Britany: Welcome back to PACULit, your daily literature update for advanced clinical pharmacists and physicians. Today, we’re discussing a pilot dosing study exploring virtual reality for outpatient management of chronic cancer pain. Seth, have you seen the recent study by Groninger and colleagues in Supportive Care in Cancer?
Seth: Yes, Britany. Chronic cancer pain is a major challenge, especially outpatient. Traditional treatments often have side effects and incomplete relief. This study evaluates VR as a nonpharmacological adjunct, addressing a critical gap.
Britany: Exactly. Up to seventy percent of advanced cancer patients have moderate to severe pain. Managing this safely outpatient is vital as care shifts away from inpatient models. Opioid risks make adjuncts like VR appealing.

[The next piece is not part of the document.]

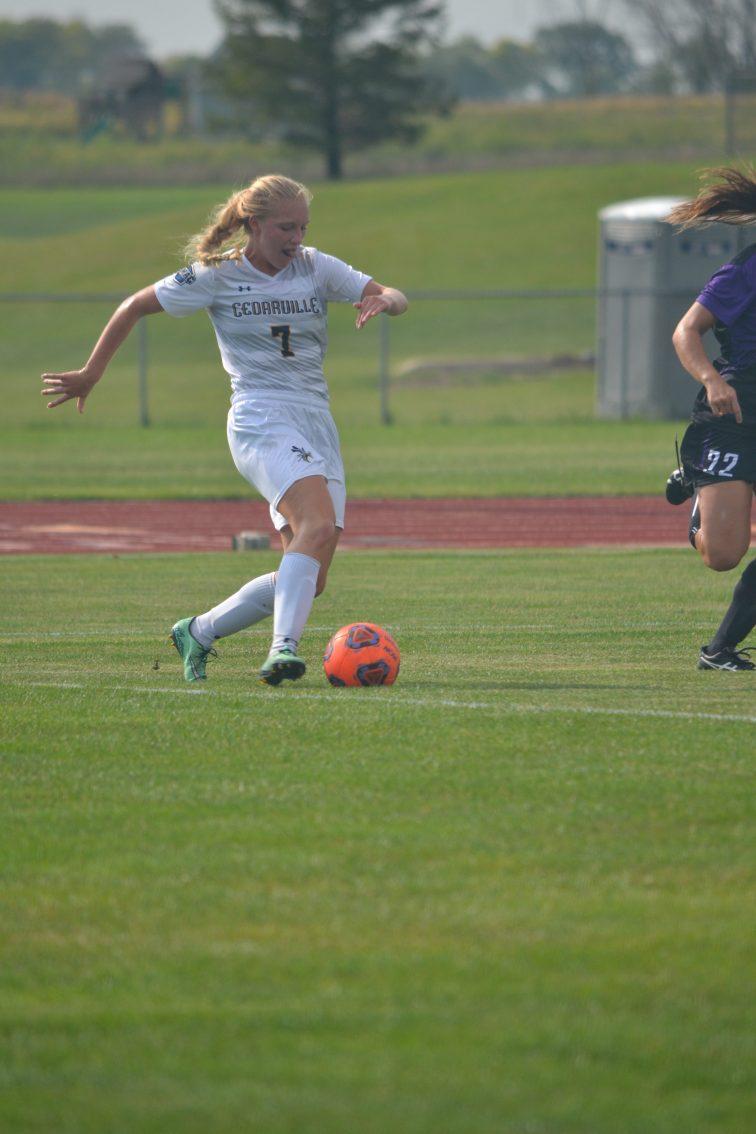 Freshman Hannah Atkinson dribbles the ball upfield. She scored the teams only goal. (Photo: Andriana Polsdorfer)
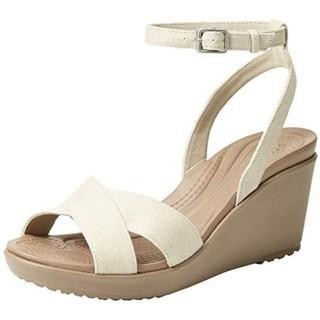 Giày sandal Leigh II wedge - hàng auth.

Seth: Until now, data on optimal VR dosing for chronic cancer pain was limited. Prior studies focused on single sessions or inpatient use. This pilot explores repeated outpatient VR sessions over three weeks to assess sustained analgesic effects and reduced pain interference.
Britany: That’s key. We don’t yet know if repeated VR can reduce opioid use or improve satisfaction. VR’s immersive distraction and neurocognitive modulation may reduce pain perception and anxiety during chemotherapy and procedures.
Seth: VR creates an immersive environment that distracts from pain and may modulate central pain pathways. Groninger et al. enrolled thirty-three adult outpatients with chronic cancer pain scoring at least four out of ten.
Britany: The population was mostly African American (91%), mean age 55, and 73% female. Inclusion required diagnosed cancer with persistent outpatient pain; exclusions included cognitive impairment limiting VR use and severe motion sickness.
Seth: They used the Meta Quest 2 headset with immersive content. Dosing was phased: week one had daily 10-minute sessions, week two twice daily 10-minute sessions, and week three daily sessions as needed. There was no control group, a limitation.
Britany: Right, the single-arm design limits causal inference, but as a pilot, it provides valuable preliminary data. Primary outcome was change in pain intensity by numeric rating scale. Secondary outcomes included PROMIS pain interference, patient satisfaction, and breakthrough opioid use.
Seth: Over three weeks, pain scores improved significantly (p=0.04). Pain interference decreased markedly (p=0.001). Patient satisfaction increased significantly (p<0.001).
Britany: However, breakthrough opioid use didn’t change significantly (p=0.49). Data suggested twice-daily VR in week two might be more effective than once daily in week one, indicating a possible dose-response.
Seth: That’s important. Twice-daily sessions may enhance analgesia, but the short duration and small sample size mean larger randomized trials are needed to confirm and assess long-term opioid-sparing effects.
Britany: Strengths include the innovative phased dosing design and high African American representation, improving demographic diversity often lacking in trials.
Seth: Also, validated patient-reported outcomes like PROMIS and satisfaction surveys add robustness. Conducting the study outpatient enhances real-world applicability.
Britany: Limitations include small sample size limiting generalizability, no control group restricting causal conclusions, and short three-week follow-up limiting durability assessment.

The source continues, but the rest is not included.